Há filmes que parecem feitos à mão, com o cuidado de quem costura lembranças, e “Os Rejeitados” é um deles. Alexander Payne, que há anos vem burilando o olhar sobre o homem comum americano, retorna aqui àquilo que talvez seja seu território mais legítimo: o das pequenas existências, dos dias que não parecem ter importância, mas guardam o peso de uma vida inteira. É uma história que se passa no Natal dos anos 1970, em um internato rígido da Nova Inglaterra, mas poderia se desenrolar em qualquer época, porque fala do que resta quando tudo ao redor exige perfeição e sucesso: o desamparo.
O filme acompanha Paul Hunham (Paul Giamatti, em atuação monumental), professor de história com ar pedante e amargurado, que se vê encarregado de cuidar dos alunos que não têm para onde ir nas férias. Entre eles está Angus (Dominic Sessa, um achado), adolescente brilhante e insuportável, cuja inteligência é tanto uma arma quanto um escudo. Juntos, eles compartilham o confinamento com Mary (Da’Vine Joy Randolph, sublime), cozinheira da escola que carrega o luto recente pela perda do filho na Guerra do Vietnã. São três solitários que, sem querer, formam uma espécie de família disfuncional, unida não por laços sanguíneos, mas por um cansaço parecido diante do mundo.
Payne, que em Sideways e Nebraska já havia explorado a fragilidade humana com humor e melancolia, atinge aqui um ponto de rara harmonia entre tom e tema. A mise-en-scène é de uma contenção exemplar: os enquadramentos simétricos e a textura ligeiramente granulada recriam a estética dos dramas dos anos 1970 sem cair na armadilha da nostalgia decorativa. A fotografia de Eigil Bryld, com sua paleta de tons quentes e foscos, traduz o passado não como um fetiche, mas como lembrança imperfeita, o tipo que a memória insiste em colorir com um pouco mais de luz do que realmente havia.
O roteiro, coassinado por David Hemingson, é um equilíbrio raro entre ironia e empatia. Cada diálogo, por mais prosaico que pareça, revela camadas de ressentimento, culpa e desejo de pertencimento. Payne entende que o humor, quando brota da dor, é a forma mais honesta de ternura.

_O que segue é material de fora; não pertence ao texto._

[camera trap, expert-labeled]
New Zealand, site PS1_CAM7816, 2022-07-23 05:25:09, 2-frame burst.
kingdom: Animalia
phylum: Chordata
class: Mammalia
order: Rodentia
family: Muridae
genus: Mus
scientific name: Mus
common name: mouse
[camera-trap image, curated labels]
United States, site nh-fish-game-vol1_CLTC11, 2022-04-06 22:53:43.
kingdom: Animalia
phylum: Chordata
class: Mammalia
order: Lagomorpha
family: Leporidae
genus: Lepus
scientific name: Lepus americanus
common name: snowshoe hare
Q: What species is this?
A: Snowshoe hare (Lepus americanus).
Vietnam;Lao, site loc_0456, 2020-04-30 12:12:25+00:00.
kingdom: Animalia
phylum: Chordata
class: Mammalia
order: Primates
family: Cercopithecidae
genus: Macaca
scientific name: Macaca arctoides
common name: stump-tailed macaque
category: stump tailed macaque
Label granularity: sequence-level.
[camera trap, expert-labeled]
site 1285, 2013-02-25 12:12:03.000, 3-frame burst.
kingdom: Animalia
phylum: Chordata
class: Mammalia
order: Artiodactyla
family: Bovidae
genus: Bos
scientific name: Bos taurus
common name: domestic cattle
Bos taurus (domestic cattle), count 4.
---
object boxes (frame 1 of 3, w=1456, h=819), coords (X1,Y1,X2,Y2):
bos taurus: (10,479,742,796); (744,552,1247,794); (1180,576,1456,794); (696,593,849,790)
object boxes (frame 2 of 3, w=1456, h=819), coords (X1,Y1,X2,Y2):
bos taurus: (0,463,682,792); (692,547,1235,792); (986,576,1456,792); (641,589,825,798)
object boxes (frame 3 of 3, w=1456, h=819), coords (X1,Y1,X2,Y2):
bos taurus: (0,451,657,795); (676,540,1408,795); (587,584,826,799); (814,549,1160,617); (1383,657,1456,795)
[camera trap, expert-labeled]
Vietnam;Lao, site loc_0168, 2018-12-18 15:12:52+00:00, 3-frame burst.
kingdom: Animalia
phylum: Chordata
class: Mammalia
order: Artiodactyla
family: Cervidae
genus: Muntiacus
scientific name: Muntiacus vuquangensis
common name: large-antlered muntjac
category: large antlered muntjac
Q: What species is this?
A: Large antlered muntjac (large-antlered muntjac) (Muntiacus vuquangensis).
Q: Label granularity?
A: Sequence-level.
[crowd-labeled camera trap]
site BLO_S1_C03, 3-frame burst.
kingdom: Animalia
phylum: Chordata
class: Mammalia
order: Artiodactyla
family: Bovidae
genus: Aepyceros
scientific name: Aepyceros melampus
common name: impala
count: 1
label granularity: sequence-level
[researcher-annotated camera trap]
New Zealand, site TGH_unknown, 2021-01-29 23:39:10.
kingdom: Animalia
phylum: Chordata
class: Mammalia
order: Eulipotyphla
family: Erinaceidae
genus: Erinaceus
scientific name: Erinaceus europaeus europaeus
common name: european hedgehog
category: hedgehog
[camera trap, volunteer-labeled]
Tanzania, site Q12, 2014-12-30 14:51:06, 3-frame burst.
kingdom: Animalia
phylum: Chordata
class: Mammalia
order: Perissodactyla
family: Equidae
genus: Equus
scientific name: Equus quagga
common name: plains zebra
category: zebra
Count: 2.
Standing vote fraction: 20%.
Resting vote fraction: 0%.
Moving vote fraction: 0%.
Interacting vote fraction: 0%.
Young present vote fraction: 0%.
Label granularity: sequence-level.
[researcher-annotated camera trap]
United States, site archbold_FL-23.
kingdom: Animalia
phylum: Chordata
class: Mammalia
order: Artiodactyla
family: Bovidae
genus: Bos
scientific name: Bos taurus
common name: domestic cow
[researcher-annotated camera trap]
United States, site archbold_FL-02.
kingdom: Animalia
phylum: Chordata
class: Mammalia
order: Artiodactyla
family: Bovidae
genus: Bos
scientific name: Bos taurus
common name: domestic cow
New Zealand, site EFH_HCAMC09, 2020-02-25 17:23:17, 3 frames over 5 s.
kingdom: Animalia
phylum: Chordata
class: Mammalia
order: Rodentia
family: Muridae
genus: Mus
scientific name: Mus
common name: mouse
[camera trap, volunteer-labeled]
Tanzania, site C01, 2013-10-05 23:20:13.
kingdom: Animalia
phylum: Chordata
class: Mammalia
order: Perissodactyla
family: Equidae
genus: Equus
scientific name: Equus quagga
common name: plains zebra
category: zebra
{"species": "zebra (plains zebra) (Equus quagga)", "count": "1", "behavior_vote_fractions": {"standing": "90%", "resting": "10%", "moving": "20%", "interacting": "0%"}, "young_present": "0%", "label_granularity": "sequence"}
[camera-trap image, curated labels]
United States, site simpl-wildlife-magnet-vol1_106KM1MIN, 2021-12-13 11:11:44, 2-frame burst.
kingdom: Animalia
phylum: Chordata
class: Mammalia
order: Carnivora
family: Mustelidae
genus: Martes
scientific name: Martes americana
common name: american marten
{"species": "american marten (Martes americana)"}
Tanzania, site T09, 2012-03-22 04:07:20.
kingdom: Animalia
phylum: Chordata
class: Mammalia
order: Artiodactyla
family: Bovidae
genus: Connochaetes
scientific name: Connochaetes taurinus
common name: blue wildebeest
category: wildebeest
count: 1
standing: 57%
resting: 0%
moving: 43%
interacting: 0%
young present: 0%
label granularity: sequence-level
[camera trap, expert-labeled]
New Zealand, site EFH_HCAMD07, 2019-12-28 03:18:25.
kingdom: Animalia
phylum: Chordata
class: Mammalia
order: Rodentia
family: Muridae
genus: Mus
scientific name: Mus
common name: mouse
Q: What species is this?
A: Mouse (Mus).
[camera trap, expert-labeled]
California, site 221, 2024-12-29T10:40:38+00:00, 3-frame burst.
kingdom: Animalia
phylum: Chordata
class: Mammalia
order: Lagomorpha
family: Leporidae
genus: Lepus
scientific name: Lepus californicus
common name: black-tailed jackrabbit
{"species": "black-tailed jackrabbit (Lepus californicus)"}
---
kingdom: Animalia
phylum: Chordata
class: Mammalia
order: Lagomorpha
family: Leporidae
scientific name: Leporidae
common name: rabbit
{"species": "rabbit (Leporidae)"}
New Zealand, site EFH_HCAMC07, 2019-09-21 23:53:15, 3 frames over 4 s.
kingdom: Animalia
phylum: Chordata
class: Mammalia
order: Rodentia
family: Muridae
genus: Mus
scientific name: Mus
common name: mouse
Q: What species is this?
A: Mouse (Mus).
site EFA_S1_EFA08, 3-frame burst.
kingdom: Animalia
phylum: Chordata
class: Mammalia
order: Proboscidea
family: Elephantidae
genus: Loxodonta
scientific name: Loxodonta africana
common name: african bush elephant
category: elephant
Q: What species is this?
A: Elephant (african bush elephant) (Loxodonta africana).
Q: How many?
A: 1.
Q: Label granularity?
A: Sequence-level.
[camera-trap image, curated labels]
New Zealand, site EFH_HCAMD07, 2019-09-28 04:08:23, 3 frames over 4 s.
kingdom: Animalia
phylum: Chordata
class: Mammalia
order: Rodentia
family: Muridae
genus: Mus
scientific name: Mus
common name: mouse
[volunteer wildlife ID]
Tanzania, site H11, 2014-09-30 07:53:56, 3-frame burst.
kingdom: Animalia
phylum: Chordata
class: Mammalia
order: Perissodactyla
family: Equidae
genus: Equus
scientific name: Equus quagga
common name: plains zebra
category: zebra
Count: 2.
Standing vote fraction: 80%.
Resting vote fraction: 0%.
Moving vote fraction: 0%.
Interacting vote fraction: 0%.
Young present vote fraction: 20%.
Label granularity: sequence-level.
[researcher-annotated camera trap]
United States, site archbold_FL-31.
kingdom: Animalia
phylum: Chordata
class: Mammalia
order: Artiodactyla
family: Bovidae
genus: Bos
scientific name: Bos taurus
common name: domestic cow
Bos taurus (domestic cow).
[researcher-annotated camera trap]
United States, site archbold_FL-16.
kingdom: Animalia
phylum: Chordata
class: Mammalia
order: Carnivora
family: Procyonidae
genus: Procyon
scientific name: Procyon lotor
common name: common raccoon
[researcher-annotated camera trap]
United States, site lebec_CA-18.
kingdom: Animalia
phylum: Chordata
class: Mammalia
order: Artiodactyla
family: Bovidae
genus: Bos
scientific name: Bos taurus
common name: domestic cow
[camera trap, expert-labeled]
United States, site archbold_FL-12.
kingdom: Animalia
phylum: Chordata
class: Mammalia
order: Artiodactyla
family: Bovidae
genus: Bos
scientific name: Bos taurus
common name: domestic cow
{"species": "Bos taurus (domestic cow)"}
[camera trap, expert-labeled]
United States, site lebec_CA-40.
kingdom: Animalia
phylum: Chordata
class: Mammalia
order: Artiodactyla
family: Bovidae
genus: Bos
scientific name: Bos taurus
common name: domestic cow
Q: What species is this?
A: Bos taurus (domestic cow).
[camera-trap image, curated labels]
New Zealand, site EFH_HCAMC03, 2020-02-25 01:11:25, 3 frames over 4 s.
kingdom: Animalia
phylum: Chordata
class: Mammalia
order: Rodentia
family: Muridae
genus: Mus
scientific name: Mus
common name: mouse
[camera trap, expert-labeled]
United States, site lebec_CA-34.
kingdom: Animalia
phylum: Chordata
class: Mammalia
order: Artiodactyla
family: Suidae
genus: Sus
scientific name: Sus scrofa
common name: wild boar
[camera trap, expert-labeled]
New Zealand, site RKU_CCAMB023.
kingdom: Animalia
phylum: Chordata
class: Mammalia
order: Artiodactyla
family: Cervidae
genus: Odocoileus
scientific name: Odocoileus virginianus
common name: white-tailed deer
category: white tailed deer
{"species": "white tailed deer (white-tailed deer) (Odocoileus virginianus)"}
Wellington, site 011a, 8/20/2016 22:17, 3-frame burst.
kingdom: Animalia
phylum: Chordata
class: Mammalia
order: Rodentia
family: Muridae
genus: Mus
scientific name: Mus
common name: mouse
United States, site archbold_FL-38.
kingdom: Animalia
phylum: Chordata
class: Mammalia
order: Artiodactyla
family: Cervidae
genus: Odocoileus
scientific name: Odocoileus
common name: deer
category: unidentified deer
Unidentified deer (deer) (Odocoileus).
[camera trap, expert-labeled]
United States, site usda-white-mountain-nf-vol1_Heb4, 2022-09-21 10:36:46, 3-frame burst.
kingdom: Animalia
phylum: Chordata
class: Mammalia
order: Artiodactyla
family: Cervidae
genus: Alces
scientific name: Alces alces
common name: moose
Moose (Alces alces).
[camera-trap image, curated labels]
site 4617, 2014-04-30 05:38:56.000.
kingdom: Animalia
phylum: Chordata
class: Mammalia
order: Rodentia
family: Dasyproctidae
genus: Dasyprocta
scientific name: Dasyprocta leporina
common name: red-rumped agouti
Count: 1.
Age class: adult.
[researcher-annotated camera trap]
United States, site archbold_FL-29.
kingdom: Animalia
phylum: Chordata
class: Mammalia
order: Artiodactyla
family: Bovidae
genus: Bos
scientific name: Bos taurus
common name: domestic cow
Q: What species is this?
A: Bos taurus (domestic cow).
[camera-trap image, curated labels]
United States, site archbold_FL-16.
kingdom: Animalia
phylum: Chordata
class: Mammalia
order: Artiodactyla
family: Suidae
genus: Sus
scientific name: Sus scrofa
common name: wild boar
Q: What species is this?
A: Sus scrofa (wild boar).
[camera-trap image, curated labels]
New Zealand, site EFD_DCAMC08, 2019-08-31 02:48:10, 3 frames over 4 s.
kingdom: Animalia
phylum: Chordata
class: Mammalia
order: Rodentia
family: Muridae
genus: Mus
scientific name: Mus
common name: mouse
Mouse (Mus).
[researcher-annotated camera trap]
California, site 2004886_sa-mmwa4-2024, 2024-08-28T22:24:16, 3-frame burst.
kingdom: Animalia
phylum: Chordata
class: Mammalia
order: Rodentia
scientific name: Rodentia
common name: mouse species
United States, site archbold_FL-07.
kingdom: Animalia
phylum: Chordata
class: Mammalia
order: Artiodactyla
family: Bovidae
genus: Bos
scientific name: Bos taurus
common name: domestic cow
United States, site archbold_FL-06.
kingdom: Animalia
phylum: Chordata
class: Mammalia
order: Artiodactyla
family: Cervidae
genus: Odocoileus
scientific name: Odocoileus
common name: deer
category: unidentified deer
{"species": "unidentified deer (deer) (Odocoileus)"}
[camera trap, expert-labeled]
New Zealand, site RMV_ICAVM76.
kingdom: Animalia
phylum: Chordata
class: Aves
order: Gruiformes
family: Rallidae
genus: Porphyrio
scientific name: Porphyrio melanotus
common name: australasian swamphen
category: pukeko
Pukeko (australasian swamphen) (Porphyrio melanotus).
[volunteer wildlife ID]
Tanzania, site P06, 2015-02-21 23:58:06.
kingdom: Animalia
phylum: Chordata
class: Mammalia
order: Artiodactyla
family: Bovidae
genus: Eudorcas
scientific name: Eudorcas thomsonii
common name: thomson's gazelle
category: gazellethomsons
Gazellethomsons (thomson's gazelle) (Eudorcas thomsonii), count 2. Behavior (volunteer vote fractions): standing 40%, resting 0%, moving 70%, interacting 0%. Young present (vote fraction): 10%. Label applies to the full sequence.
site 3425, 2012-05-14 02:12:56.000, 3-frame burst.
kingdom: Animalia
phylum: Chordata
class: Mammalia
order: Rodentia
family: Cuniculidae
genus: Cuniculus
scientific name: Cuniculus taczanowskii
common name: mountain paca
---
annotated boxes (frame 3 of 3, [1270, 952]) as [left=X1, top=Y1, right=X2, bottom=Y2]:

E é isso que faz “Os Rejeitados” tão profundamente humano: ele nunca tenta redimir seus personagens, apenas os observa até que se tornem compreensíveis.
A trilha sonora, um conjunto de canções que poderiam tocar num rádio velho esquecido na cozinha, costura as cenas como quem acaricia um silêncio. Não há sentimentalismo, mas uma melancolia elegante, quase discreta. É como se o filme inteiro respirasse num compasso lento, esperando que o espectador perceba a beleza de algo que não quer se mostrar.
No centro de tudo está Giamatti, entregando uma das interpretações mais tocantes de sua carreira. Seu Paul é grotesco e nobre, sarcástico e vulnerável, alguém que parece ter desistido do mundo, mas que secretamente espera ser salvo por ele. Dominic Sessa, estreante, é a revelação que dá equilíbrio à balança: sua insolência tem delicadeza, e sua tristeza, um tipo raro de lucidez juvenil. Da’Vine Joy Randolph, por sua vez, dá à personagem uma presença quase sagrada, sua dor é o que ancora o filme à realidade.
Há quem veja em “Os Rejeitados” como uma espécie de feel good movie disfarçado de drama existencial, mas isso seria reduzi-lo. O filme é, antes, um elogio ao fracasso, àquilo que sobra quando a vida não entrega o que prometeu. Payne parece querer nos lembrar que há beleza em não ser extraordinário, que há dignidade em simplesmente suportar o inverno. No fim, o que resta são gestos mínimos: um olhar de cumplicidade, um toque desajeitado, um silêncio compartilhado. Coisas pequenas, mas que no cinema de Payne têm o peso de uma redenção.
“Os Rejeitados” é um desses filmes que parecem vindos de outro tempo, não por nostalgia, mas por coragem. A coragem de ser simples, de olhar para a solidão sem medo, e de acreditar, ainda, que a compaixão pode nascer entre pessoas imperfeitas. Payne nos dá, enfim, um retrato da humanidade em seu estado mais cru e, paradoxalmente, mais belo: aquele em que o amor não se declara, mas se insinua, tímido, como a neve que começa a cair do lado de fora.